Texture Interpolation with 16-bit integers types rounding to nearest value?

I’ve been having trouble getting CUDA to perform a correct bilinear interpolation on 2D textures of (signed or unsigned) short ints: interpolated values always seem to be rounded. However, interpolation on 8-bit integer data types seems to work fine and return unrounded values.

Test code (taken from the top answer of the following stack overflow question: http://stackoverflow.com/questions/17075617/setting-up-a-cuda-2d-unsigned-char-texture-for-linear-interpolation)

#include <stdlib.h>
#include <stdio.h>

#define TYPE unsigned char
#define TYPE_MAX 255.f

//#define TYPE unsigned short
//#define TYPE_MAX 65535.f

texture<TYPE, 2, cudaReadModeNormalizedFloat> tex;

__global__ void kernel (int m, int n, float shift_x, float shift_y) 
{
    float val;
    for (int row = 0; row < m; row++) {
        for (int col = 0; col < n; col++) {
            val = TYPE_MAX * tex2D (tex, col+0.5f+shift_x, row+0.5f+shift_y);
            printf ("%f  ", val);
        }
        printf ("\n");
    }
}

int main (void)
{
    int m = 4; // height = #rows
    int n = 3; // width  = #columns
    size_t pitch, tex_ofs;
    TYPE arr[4][3]= {{11,12,13},{21,22,23},{31,32,33},{251,252,253}};
    TYPE *arr_d = 0;

    cudaMallocPitch((void**)&arr_d,&pitch,n*sizeof(*arr_d),m);
    cudaMemcpy2D(arr_d, pitch, arr, n*sizeof(arr[0][0]),
                                n*sizeof(arr[0][0]),m,cudaMemcpyHostToDevice);
    tex.normalized = false;
    tex.filterMode = cudaFilterModeLinear;
    cudaBindTexture2D (&tex_ofs, &tex, arr_d, &tex.channelDesc,
                                       n, m, pitch);
    if (tex_ofs !=0) {
        printf ("tex_ofs = %zu\n", tex_ofs);
        exit(1);
    }
    printf ("reading array straight\n");
    kernel<<<1,1>>>(m, n, 0.0f, 0.0f);
    cudaDeviceSynchronize();
    printf ("reading array shifted in x-direction\n");
    kernel<<<1,1>>>(m, n, 0.5f, 0.0f);
    cudaDeviceSynchronize();
    printf ("reading array shifted in y-direction\n");
    kernel<<<1,1>>>(m, n, 0.0f, 0.5f);
    cudaDeviceSynchronize();
    cudaFree (arr_d);
    return 0;
}

Results with TYPE #define’d as unsigned char look correct: interpolating between 11 and 12, for example, correctly returns 11.5. For ‘unsigned short’ types, however, the result seems to be rounded-to-nearest value (e.g., 11), and never returns something like 11.5.

I don’t see any documentation that indicates that the behavior between interpolating uchars and ushorts should be so different.
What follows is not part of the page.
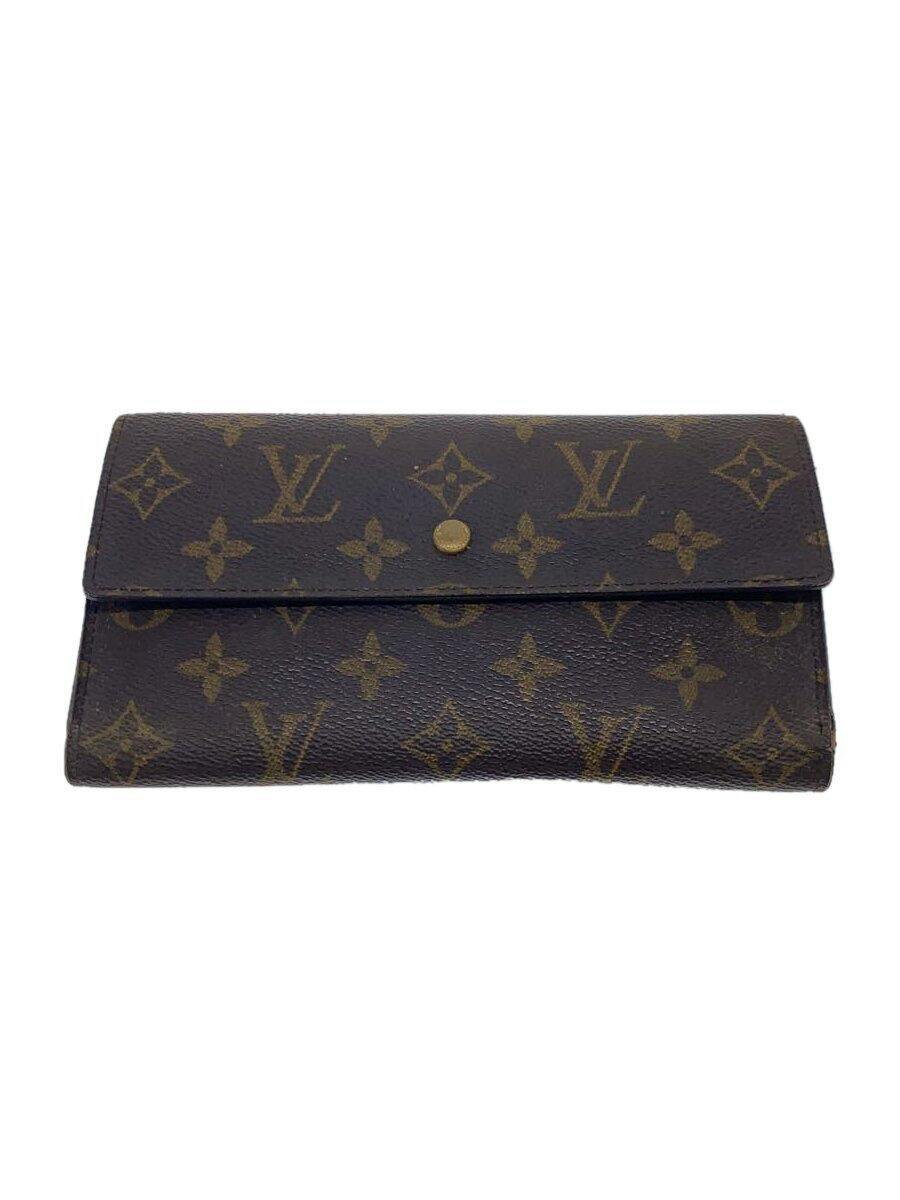 Front view of a brown Louis Vuitton monogram canvas women's wallet with a flap and snap closure.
Is this a hardware limitation? A hidden rounding mode being implemented in the assembly code? A bug?

The texture interpolation hardware used fixed-point arithmetic using a 1.8 format, best I recall. As a consequence, I think you will find that when using a texture with unsigned char elements, the minimal increment you can observe in your scaled output is 1/256, while the minimum increment for a texture with unsigned short elements is 1.

So what you are observing would seem to be an issue of granularity, not rounding. I believe there is a detailed explanation of texture interpolation calculations in one of the appendices of the CUDA C Programming Guide, not sure whether it documents the relevant internal fixed-point formats. [Later:] This is in section F.2, and it does mention that scale factors are stored in a 1.8 fixed-point format.

Thank you for your reply, I misunderstood the implication of the fixed-point arithmetic.